# [Required work]
Continue the mailing-list reply on the failing slurmdbd purge, picking up right after its final line.

# [Document segment]
[slurm-users] slurmdbd purge not working

Lech Nieroda lech.nieroda at uni-koeln.de
Mon Apr 8 16:21:05 UTC 2019


Hello Julien,

the innodb engine may stop working if you change parameters such as innodb_log_file_size without rebuilding the database, as the expected values no longer correspond to the encountered ones. Try using the old parameters.
In order to debug the archive dump error you might want to run slurmdbd manually and with a higher debug level, e.g. „slurmdbd -D -vvvv“. That might show what happens on the server side when you run the sacctmgr command in much greater detail. 
Some common errors would be missing write permissions to the specified archive directory, e.g. for the „slurm“ user, or no space left on the storage device or various timeouts. Have you checked if any files are actually written into the directory? Were any jobs purged?
You can check the number of stored jobs directly with "select count(*) from <clustername>_job_table"

If everything else fails, you can still purge the job and step records manually by using mysql. The slurmdbd service would need to be shut down for that.
I haven’t checked slurm 15.x, but in 17.x and 18.x there are three tables involved when dealing with jobs directly:
<clustername>_job_table (with the primary key job_db_inx)
<clustername>_step_table (references job_db_inx)
<clustername>_suspend_table (references to  job_db_inx)

# [Dataset extract]
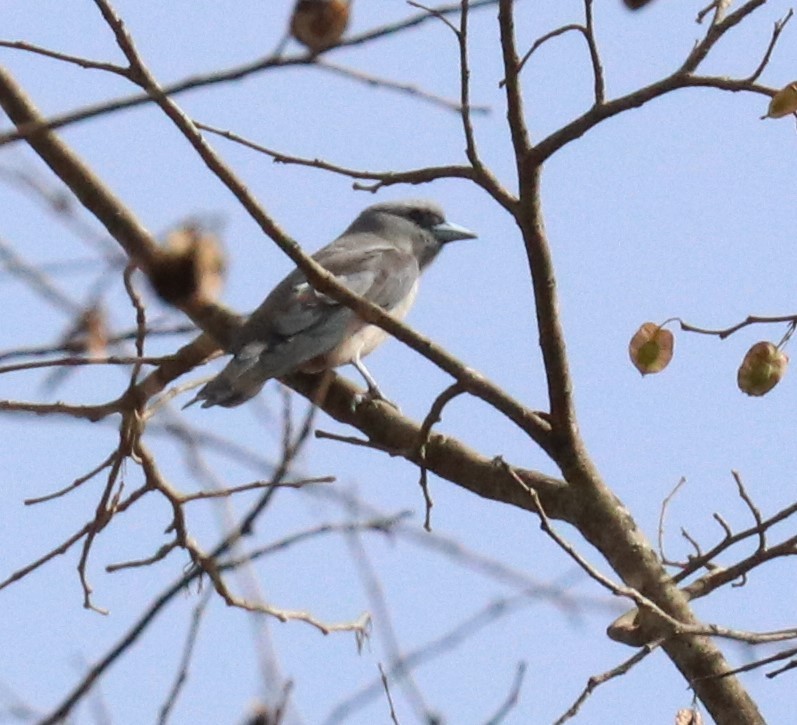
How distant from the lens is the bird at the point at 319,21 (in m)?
2.37

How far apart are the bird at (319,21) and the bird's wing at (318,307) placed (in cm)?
266

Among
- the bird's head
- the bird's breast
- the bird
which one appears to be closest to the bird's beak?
the bird's head

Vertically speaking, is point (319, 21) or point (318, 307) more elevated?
point (318, 307)

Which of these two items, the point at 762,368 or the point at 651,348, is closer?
the point at 762,368

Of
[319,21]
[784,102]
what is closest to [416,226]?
[784,102]

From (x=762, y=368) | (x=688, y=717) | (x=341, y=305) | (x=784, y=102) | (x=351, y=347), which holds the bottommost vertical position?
(x=688, y=717)

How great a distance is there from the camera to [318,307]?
6.22 meters

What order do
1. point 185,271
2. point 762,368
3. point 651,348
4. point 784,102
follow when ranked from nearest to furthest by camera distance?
point 185,271 → point 784,102 → point 762,368 → point 651,348

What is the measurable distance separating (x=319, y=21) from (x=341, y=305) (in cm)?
332

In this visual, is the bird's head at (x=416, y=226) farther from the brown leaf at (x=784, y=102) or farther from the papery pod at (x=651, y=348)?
the brown leaf at (x=784, y=102)

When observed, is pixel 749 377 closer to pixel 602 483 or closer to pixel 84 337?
pixel 602 483

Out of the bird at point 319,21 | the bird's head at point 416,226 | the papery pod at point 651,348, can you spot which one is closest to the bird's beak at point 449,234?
the bird's head at point 416,226

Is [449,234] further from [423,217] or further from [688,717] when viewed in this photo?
[688,717]

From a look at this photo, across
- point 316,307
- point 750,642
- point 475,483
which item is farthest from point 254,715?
point 316,307
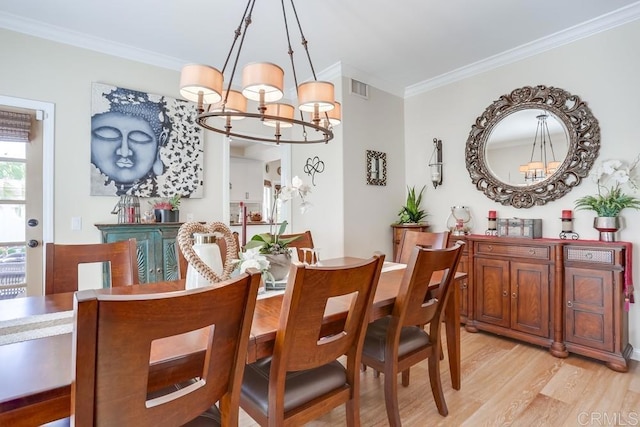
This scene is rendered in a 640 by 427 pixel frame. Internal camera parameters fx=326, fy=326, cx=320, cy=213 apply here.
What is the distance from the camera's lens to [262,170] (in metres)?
6.81

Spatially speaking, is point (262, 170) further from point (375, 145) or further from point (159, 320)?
point (159, 320)

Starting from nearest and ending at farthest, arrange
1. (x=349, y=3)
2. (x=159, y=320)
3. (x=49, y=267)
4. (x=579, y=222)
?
(x=159, y=320), (x=49, y=267), (x=349, y=3), (x=579, y=222)

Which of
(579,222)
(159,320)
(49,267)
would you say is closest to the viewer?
(159,320)

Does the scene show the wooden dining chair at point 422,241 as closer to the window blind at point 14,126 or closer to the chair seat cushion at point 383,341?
the chair seat cushion at point 383,341

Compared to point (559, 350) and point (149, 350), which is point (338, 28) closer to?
point (149, 350)

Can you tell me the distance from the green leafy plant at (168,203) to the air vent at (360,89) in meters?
2.19

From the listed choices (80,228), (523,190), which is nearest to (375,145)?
(523,190)

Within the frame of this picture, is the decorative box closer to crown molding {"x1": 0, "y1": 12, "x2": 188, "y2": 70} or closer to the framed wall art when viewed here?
the framed wall art

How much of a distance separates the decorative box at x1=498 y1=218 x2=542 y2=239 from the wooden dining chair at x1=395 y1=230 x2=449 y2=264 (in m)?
1.06

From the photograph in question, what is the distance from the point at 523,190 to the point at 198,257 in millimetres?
3132

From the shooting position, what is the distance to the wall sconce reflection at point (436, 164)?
386 centimetres

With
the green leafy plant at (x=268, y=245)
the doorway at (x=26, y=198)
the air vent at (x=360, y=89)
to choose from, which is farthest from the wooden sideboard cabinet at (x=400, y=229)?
the doorway at (x=26, y=198)

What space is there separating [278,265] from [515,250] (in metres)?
2.25

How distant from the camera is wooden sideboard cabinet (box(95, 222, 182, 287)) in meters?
2.69
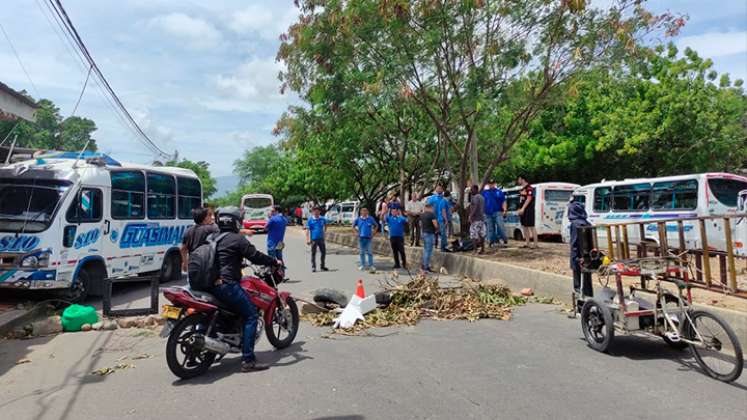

# [Output for this task]
Deleting only from the job_table would create inconsistencies, you don’t want to do that. Instead, create a delete query that deletes all records with a smaller job_db_inx than a certain value and perform it on all three tables.
Before doing anything, it’s advisable to perform a database backup with mysqldump.

Kind regards,
Lech



> Am 08.04.2019 um 16:31 schrieb Julien Rey <julien.rey at univ-paris-diderot.fr>:
> 
> On top of that, the mysql daemon isn't starting anymore since this afternoon, and I get this kind of errors:
> 
> ...
> 190408 16:22:10 [ERROR] Plugin 'InnoDB' init function returned error.
> 190408 16:22:10 [ERROR] Plugin 'InnoDB' registration as a STORAGE ENGINE failed.
> 190408 16:22:10 [ERROR] Unknown/unsupported storage engine: InnoDB
> 190408 16:22:10 [ERROR] Aborting
> 
> 190408 16:22:10 [Note] /usr/sbin/mysqld: Shutdown complete
> 
> 190408 16:22:10 mysqld_safe mysqld from pid file /var/run/mysqld/mysqld.pid ended
> 
> 
> Should I just drop the database altogether and upgrade slurm ? What would be the procedure for re-creating a database from scratch ?
> 
> 
> J.
> 
> Le 05/04/2019 16:43, Ole Holm Nielsen a écrit :
>> Hi Julien,
>> 
>> Did you optimize the MySQL database, in particular InnoDB?
>> 
>> I have collected some documentation in my Wiki page https://wiki.fysik.dtu.dk/niflheim/Slurm_database#mysql-configuration
>> and I also discuss database purging.
>> 
>> Please note that we run Slurm 17.11 (and recently 18.08) on CentOS 7.6 systems which come with a MariaDB 5.5 database.  We have no problems with the database or the daily purging operations (see https://wiki.fysik.dtu.dk/niflheim/Slurm_database#setting-database-purge-parameters).
>> 
>> If you are upgrading your Slurm version (or planning to do it), I also recommend you to read the thread [slurm-users] "Extreme long db upgrade 16.05.6 -> 17.11.3" from the last few days.
>> 
>> Best regards,
>> Ole
>> 
>> On 4/5/19 4:28 PM, Julien Rey wrote:
>>> The failure occurs after a few minutes (~10).
>>> 
>>> And we are running out of space on the slurm controller. The mysql daemon is at 100% CPU usage all the time. This issue is becoming critical.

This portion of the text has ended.